Cosa dice il rapporto tra positivi e test fatti? A livello nazionale sembrerebbe che sia stato raggiunto un picco e infatti la “curva gialla”, ha iniziato a diminuire da circa una settimana, approssimativamente due settimane dopo l’inizio della quarantena collettiva. Un sospiro di sollievo? Non ancora.

Guardando infatti all’evoluzione di questo rapporto nelle diverse regioni (Figura 3, aggiornata al 1 Aprile) emerge che solo nelle regioni del Nord (ad eccezione della Valle d’Aosta) il tasso di positività sta iniziando a diminuire mentre nel resto d’Italia subisce una sostanziale stabilizzazione. Questo suggerisce che si dovrà attendere ancora qualche giorno per vedere l’inizio di una discesa.

 

Sappiamo che i tamponi riportati dalle statistiche non corrispondono precisamente ai pazienti testati, perché prima di essere dichiarati guariti i pazienti vengono testati nuovamente due volte, la seconda per conferma della negatività.

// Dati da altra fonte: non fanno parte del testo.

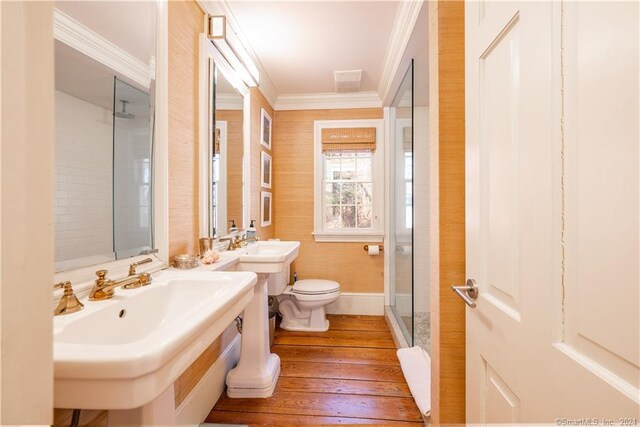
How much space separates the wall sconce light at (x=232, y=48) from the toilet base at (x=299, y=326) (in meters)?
2.20

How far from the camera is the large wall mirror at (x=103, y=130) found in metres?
0.89

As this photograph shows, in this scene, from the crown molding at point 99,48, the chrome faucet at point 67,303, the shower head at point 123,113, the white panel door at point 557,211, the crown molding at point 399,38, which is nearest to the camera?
the white panel door at point 557,211

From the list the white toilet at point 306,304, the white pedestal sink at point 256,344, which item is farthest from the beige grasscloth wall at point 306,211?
the white pedestal sink at point 256,344

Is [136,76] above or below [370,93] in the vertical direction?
below

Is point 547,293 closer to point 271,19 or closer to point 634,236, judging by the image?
point 634,236

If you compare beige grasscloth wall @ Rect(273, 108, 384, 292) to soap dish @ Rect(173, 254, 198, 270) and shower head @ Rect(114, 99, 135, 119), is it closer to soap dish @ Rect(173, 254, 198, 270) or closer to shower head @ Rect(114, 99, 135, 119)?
soap dish @ Rect(173, 254, 198, 270)

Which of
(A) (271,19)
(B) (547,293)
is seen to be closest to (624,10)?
(B) (547,293)

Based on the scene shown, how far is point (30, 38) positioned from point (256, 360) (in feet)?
6.24

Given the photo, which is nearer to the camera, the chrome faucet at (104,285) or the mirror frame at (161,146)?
the chrome faucet at (104,285)

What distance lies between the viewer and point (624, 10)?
433mm

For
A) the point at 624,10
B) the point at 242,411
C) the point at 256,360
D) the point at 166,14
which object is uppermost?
the point at 166,14

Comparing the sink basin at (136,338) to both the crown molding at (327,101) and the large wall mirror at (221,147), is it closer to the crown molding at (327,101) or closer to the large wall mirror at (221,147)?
the large wall mirror at (221,147)

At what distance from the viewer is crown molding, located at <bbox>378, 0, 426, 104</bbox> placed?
1.65 meters

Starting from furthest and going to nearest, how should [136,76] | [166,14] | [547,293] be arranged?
1. [166,14]
2. [136,76]
3. [547,293]
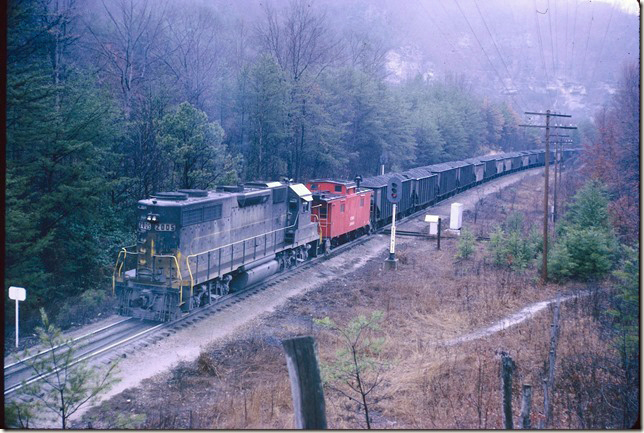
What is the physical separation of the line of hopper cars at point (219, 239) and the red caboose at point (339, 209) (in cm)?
5

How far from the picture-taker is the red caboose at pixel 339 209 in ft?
82.7

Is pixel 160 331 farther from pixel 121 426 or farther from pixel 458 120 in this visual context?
pixel 458 120

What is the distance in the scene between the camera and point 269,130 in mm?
35844

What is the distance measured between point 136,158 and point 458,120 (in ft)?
164

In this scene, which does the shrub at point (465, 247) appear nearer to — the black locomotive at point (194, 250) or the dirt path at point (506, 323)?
the dirt path at point (506, 323)

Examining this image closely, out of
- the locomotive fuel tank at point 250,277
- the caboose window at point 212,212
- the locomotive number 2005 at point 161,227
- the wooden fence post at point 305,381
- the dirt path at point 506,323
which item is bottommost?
the dirt path at point 506,323

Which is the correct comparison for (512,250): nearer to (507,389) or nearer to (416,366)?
(416,366)

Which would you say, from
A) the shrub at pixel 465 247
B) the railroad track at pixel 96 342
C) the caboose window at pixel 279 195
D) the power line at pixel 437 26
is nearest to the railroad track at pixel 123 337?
the railroad track at pixel 96 342

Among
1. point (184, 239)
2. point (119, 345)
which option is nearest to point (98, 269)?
point (184, 239)

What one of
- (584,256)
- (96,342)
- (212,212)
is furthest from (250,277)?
(584,256)

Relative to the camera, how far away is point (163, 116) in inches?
972

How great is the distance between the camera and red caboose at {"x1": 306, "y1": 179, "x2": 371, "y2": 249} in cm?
2520

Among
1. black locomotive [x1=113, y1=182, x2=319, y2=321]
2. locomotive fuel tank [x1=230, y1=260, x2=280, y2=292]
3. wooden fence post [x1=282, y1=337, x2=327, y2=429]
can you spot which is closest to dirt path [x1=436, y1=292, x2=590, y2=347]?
locomotive fuel tank [x1=230, y1=260, x2=280, y2=292]

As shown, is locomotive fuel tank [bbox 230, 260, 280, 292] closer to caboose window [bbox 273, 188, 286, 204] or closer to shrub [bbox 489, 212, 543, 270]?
caboose window [bbox 273, 188, 286, 204]
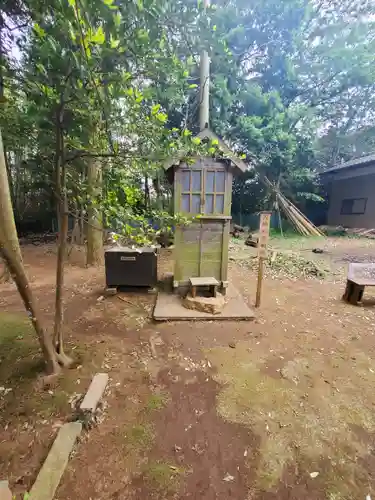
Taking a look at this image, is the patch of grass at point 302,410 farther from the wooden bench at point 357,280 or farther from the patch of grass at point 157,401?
the wooden bench at point 357,280

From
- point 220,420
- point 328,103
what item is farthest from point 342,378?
point 328,103

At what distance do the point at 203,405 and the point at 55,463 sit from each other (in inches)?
46.2

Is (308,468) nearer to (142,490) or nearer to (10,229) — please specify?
(142,490)

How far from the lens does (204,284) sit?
4098 millimetres

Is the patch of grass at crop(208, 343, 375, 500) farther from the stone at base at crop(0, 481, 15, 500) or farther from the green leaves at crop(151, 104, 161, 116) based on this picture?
the green leaves at crop(151, 104, 161, 116)

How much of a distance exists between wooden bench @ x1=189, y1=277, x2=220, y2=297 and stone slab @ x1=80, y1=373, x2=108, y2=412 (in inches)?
77.3

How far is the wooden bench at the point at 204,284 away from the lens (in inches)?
161

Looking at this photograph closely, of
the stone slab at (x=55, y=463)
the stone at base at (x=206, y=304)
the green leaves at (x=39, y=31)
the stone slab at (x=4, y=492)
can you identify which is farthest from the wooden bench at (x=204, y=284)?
the green leaves at (x=39, y=31)

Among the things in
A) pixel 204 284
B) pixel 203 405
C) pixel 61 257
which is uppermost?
pixel 61 257

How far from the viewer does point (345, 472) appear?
168cm

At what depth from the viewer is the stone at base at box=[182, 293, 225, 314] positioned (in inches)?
152

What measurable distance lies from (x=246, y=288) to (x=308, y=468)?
3630 mm

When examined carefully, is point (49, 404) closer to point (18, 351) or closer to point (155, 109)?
point (18, 351)

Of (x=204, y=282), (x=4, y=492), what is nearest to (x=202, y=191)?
(x=204, y=282)
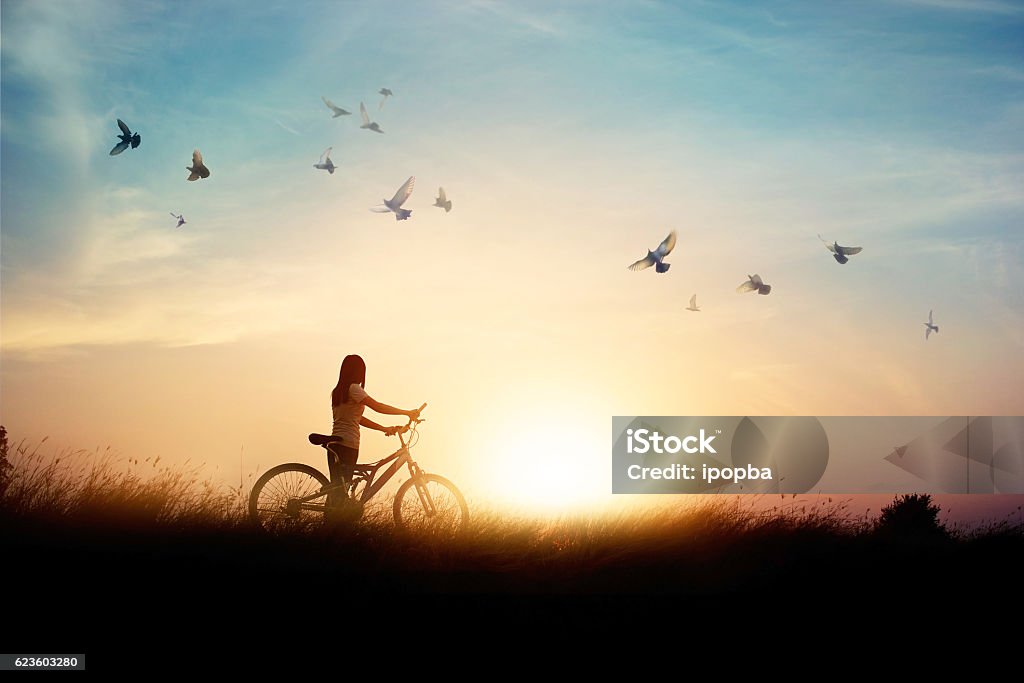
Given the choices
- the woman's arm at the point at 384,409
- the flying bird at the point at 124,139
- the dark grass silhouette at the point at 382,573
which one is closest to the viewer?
the dark grass silhouette at the point at 382,573

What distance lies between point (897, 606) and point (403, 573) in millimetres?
6188

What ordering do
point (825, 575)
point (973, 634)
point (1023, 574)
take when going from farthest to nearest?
1. point (1023, 574)
2. point (825, 575)
3. point (973, 634)

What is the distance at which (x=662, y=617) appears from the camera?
32.4 feet

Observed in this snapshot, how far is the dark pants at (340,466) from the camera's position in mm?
10945

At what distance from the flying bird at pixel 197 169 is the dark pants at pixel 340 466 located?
27.1 feet

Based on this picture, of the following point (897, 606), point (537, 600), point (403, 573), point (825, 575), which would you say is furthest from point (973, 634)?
point (403, 573)

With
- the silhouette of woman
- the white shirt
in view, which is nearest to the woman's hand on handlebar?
the silhouette of woman

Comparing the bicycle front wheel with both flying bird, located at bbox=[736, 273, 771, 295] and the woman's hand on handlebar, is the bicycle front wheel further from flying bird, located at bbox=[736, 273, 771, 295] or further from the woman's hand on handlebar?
flying bird, located at bbox=[736, 273, 771, 295]

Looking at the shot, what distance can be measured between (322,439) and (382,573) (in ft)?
6.40

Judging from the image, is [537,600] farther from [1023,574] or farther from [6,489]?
[1023,574]

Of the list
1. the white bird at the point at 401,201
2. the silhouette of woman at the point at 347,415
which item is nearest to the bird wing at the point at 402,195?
the white bird at the point at 401,201

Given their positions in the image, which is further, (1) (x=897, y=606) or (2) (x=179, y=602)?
(1) (x=897, y=606)

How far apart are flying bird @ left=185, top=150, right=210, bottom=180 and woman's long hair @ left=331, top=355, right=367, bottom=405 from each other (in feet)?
25.8

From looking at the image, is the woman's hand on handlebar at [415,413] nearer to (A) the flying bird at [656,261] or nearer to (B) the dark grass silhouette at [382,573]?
(B) the dark grass silhouette at [382,573]
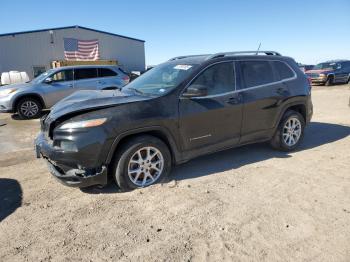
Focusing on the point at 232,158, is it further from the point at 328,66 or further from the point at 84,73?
the point at 328,66

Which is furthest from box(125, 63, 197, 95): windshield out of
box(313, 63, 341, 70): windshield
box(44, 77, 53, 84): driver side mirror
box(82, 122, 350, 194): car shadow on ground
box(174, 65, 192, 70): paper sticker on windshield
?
box(313, 63, 341, 70): windshield

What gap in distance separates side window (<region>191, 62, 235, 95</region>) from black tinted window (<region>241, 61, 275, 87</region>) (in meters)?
0.28

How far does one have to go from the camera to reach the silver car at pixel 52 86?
9867 mm

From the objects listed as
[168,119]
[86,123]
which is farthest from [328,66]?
[86,123]

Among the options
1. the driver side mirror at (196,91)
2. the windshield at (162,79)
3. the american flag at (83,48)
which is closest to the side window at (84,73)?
the windshield at (162,79)

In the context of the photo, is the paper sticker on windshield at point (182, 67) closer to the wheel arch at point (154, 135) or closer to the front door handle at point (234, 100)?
the front door handle at point (234, 100)

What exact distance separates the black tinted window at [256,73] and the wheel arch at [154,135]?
1.65 meters

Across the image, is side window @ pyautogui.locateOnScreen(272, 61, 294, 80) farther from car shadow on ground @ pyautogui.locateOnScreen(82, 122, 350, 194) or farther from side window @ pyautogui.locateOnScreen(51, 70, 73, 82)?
side window @ pyautogui.locateOnScreen(51, 70, 73, 82)

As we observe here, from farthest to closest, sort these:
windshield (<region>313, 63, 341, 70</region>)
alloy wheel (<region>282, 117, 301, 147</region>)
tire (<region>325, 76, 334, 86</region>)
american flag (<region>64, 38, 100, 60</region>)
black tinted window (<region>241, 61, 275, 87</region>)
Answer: american flag (<region>64, 38, 100, 60</region>)
windshield (<region>313, 63, 341, 70</region>)
tire (<region>325, 76, 334, 86</region>)
alloy wheel (<region>282, 117, 301, 147</region>)
black tinted window (<region>241, 61, 275, 87</region>)

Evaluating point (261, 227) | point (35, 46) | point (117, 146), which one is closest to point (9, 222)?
point (117, 146)

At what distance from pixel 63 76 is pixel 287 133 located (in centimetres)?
809

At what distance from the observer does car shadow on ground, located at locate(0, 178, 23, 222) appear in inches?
141

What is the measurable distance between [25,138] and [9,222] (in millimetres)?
4510

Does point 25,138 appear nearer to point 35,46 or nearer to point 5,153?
point 5,153
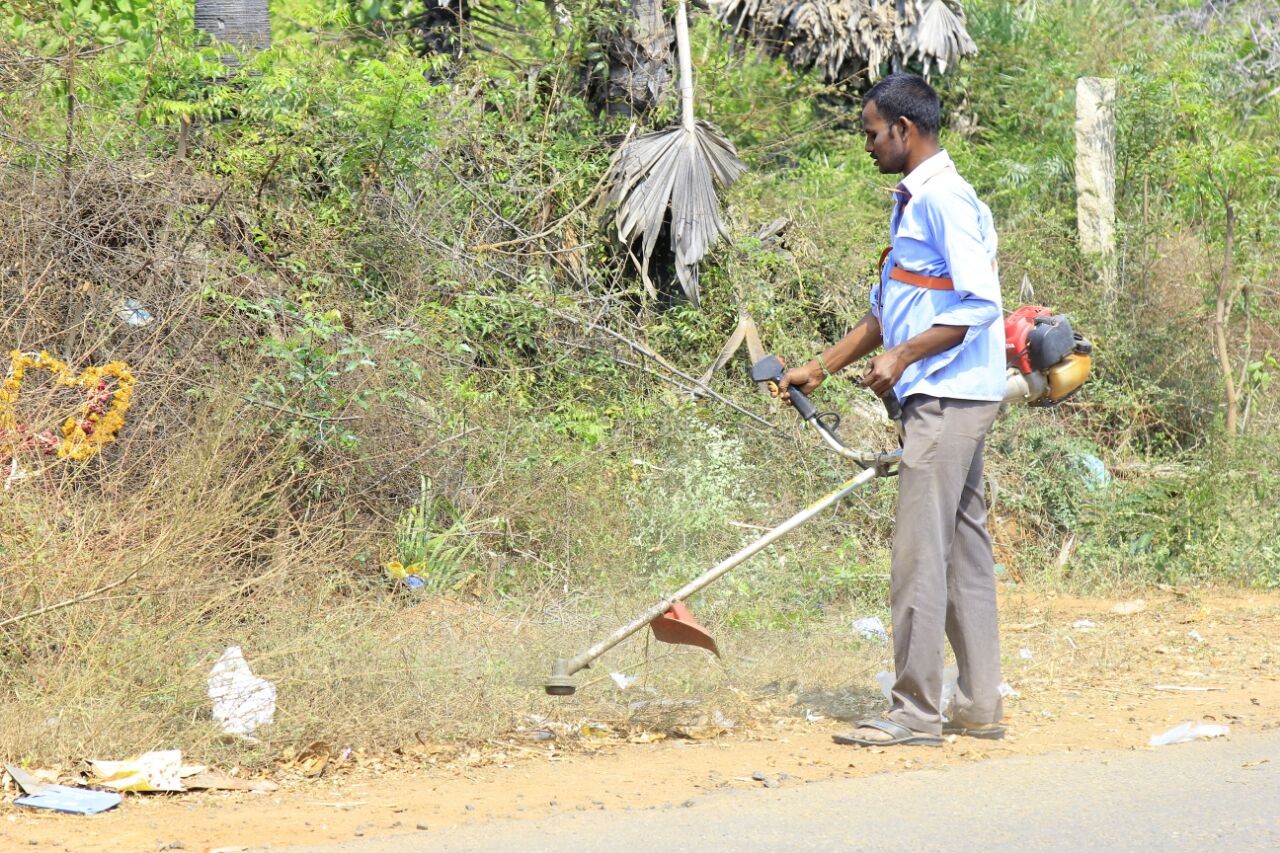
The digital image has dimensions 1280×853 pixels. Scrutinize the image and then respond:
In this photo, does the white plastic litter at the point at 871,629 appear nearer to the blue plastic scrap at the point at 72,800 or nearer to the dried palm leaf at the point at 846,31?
the blue plastic scrap at the point at 72,800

Abbiamo pertanto corretto il dato dei tamponi togliendo il numero dei tamponi effettuati per determinare la guarigione dei pazienti (il doppio dei guariti) e i risultati non cambiano in modo significativo.

Capire quali siano i dati da analizzare riveste un’importanza fondamentale perché permette di meglio valutare il risultato delle misure contenitive adottate. A tre settimane dall’inizio della quarantena è possibile dire che il contenimento ha funzionato. É importantissimo però mantenere alta l’attenzione e soprattutto rimanere a casa per dar seguito al trend in discesa rilevato.